John annuisce. «Così mi ha detto Henri.»

«Anche Katarina», dice Sei.

«Se è così, non penso che una tecnologia mog possa strapparle via. Insomma, se così fosse, ormai avrebbero rubato altri poteri.»

«Non ti seguo», ammette John, perplesso.

«Be’, credo di voler dire che... E se Adam avesse sviluppato l’Eredità perché Uno voleva che la sviluppasse?»

Nove sbuffa in segno di derisione.

Papà emette un mugolio pensieroso, massaggiandosi il mento. «Teoria interessante.»

«Sì, va be’...» Nove si sporge verso mio padre. «Sei sicuro che non sia tutto un imbroglio dei Mog?
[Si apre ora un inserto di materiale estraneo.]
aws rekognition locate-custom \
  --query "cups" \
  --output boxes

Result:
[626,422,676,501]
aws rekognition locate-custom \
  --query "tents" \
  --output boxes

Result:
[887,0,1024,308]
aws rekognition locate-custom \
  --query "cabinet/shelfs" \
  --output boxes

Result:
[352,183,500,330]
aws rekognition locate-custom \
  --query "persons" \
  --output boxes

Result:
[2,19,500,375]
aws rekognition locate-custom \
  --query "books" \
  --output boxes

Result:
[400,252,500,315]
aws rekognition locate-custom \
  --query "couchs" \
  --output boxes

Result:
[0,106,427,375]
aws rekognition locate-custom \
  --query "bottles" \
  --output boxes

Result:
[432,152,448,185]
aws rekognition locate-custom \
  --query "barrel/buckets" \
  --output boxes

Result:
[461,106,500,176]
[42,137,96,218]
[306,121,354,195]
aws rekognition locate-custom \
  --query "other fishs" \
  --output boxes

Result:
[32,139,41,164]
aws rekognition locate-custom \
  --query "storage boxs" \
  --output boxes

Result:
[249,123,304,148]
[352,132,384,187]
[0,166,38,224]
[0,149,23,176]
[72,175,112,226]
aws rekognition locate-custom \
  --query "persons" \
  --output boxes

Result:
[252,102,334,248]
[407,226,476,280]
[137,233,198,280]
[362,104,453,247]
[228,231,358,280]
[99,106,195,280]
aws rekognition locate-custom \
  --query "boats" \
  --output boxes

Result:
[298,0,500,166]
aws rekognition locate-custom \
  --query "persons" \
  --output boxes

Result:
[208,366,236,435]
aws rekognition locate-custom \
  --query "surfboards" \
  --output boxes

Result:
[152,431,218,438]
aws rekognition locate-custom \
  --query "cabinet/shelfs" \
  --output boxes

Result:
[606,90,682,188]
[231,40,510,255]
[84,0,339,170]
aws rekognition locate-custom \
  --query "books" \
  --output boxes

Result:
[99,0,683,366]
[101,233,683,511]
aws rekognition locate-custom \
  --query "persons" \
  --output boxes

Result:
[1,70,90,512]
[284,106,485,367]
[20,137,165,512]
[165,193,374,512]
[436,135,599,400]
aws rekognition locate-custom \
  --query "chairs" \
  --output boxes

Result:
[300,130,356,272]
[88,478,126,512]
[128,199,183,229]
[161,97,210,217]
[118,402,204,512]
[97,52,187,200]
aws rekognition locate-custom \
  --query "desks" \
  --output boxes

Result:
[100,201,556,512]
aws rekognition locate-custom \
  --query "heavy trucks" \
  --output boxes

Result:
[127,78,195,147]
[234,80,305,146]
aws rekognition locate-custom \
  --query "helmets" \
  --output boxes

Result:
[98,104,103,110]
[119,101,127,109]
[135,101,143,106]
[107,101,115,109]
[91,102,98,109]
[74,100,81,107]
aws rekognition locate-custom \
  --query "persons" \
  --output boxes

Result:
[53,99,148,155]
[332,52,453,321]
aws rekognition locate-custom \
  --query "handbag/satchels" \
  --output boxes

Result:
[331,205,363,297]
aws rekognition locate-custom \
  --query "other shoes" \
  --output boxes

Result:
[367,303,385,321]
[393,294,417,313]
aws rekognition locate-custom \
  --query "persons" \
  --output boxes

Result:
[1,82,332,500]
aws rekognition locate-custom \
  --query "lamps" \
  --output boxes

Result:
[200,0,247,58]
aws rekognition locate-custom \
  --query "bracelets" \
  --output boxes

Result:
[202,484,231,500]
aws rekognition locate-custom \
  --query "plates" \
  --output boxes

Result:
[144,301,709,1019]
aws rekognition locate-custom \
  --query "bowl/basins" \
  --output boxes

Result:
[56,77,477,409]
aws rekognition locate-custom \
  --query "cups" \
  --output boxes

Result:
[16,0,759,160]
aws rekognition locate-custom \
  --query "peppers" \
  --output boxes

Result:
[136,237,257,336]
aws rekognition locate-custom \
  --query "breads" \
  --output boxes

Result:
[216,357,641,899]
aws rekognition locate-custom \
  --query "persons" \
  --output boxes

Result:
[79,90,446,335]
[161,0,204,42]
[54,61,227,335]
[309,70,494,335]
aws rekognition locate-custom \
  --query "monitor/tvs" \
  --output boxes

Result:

Sei sicuro che non ti abbiano seguito?»

«Sì, ne sono sicuro.»

All’altro capo della tavola, Cinque ridacchia. È rimasto in silenzio durante tutta la discussione su Adam e ora si guarda intorno con aria incredula. «Mi dispiace, ma metà delle storie che mi avete raccontato finora aveva per protagonisti esseri umani che vi tradivano.» Indica me e papà con un gesto della mano. «Questi due erano gomito a gomito coi Mog fino a poche settimane fa. E vorreste fidarvi di loro?»

John non esita. «Sì», dice, guardando Cinque dritto negli occhi. «Affiderei loro la mia vita. E, se questo disertore mog è ancora vivo, lo troveremo.»